“Un fantasma recorre Europa”, decía Marx en 1848. Los espectros de hoy son muchos más. Por Europa, digo la Unión Europea (UE), convertida en símbolo referencial de superación de chovinismos que dividen, enfrentan y paralizan.
Ese impulso de vida condujo a 62 años de construcción de un andamiaje político supranacional. Su empeño encauza un sentido de destino y pertenencia que se opone a la pulsión de muerte escondida detrás del patrioterismo obtuso de intereses nacionalistas, que siempre terminan descalabrando lo propio y lo ajeno.
Pero entre lo dicho y lo hecho, hay enorme trecho. En su arquitectura constructivista, la audacia europea fue más ambiciosa que su prudencia. Puestos a armonizar las brechas económicas, el diseño monetario del euro acentuó, más bien, las asimetrías existentes, en beneficio de los grandes. Es camisa de fuerza para los débiles y abono constante de resentimientos contrarios a sus mismas premisas de cohesión.
El acreedor puso su bota germánica sobre la humillación griega y los intereses bancarios ahogaron a comunidades enteras, asfixiando las políticas sociales de todo el sur del continente. El populismo resultante de la acentuada disparidad de riqueza entre países y de desigualdad de ingresos entre comunidades socava la emoción colectiva de la experiencia europea, intensifica el malestar social y alimenta desapego.
Imprudencia inagotable. Y eso en lo económico, que, sin embargo, por esencial, no agota la imprudencia. La milagrosa liberación pacífica de Europa del Este de las garras rusas redundó en una tentación expansionista comprensible, pero fue más fuerte que la debida consideración a historias y mentalidades apenas en primeros y dubitativos pasos hacia una conciencia democrática previamente inexistente. Partiendo de regímenes totalitarios, los ucases de Bruselas no pueden sustituir los procesos de transición que demanda el paso democrático.
Desde la caída del muro de Berlín, la UE se expandió en pocos años a 13 nuevos miembros. Después de 30 años de reunificación, ni siquiera Alemania ha logrado una entera cohesión con su gemela del este. Nada extraño que regímenes autoritarios y tendencias derechistas extremas formen parte del heterogéneo quilt europeo.

■ **Listado**
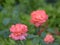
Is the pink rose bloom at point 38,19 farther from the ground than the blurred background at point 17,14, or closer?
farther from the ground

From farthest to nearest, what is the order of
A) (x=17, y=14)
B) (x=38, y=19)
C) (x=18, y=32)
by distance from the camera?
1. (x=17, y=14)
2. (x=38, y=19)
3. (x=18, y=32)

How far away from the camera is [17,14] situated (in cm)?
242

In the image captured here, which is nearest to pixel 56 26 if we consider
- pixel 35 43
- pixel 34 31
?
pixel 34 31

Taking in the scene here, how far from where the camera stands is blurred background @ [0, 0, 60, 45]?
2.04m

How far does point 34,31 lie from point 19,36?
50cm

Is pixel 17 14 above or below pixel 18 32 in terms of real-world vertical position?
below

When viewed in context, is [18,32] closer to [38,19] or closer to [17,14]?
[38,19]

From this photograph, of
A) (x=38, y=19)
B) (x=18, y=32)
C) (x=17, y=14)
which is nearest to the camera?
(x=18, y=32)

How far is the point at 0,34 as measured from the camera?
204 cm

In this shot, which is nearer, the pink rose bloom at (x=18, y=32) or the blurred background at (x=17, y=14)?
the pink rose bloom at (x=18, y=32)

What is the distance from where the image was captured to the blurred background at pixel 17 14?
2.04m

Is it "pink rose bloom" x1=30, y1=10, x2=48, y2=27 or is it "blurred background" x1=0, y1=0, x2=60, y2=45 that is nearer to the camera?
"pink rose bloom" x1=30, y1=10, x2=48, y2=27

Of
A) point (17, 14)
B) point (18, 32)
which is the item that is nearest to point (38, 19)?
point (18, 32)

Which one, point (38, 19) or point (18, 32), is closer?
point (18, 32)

■ **Ejercicio breve 1**
Reúne todas las líneas de las entradas en las que aparece la palabra "closer".
■ **Ejercicio breve 2**
Retoma el texto sobre la Unión Europea y continúalo a partir de su última oración.
El texto y las entradas proceden de fuentes distintas.

■ **Respuesta correcta 1**
Is the pink rose bloom at point 38,19 farther from the ground than the blurred background at point 17,14, or closer?
When viewed in context, is [18,32] closer to [38,19] or closer to [17,14]?
Which one, point (38, 19) or point (18, 32), is closer?

■ **Respuesta correcta 2**
En todo ese proceso y acompañando las disimetrías, la UE se vio atrapada por antiguos pecados de su pasado colonialista. No estaba en su gran visión pacífica y mediadora acompañar a los Estados Unidos, bajo falsas premisas, en su aventura en Irak. En eso se dividió su conciencia, primando, en algunos, reflejos nostálgicos de gran potencia. El fragmentado escenario político islámico quedó sumido en guerras interminables.
Desplazadas por esos conflictos, oleadas humanas vuelcan sus esperanzas en la no siempre cumplida promesa de solidaridad europea. Ya en el 2015, 76 millones de almas buscaban Europa. Fueron inútiles los esfuerzos de la Comisión Europea por un sistema de cuotas que diera respuesta colectiva a una crisis migratoria sin visos de contenerse. Cada país respondió por cuenta propia. La guerra civil en Siria rebosa campos de refugiados en Italia y Grecia.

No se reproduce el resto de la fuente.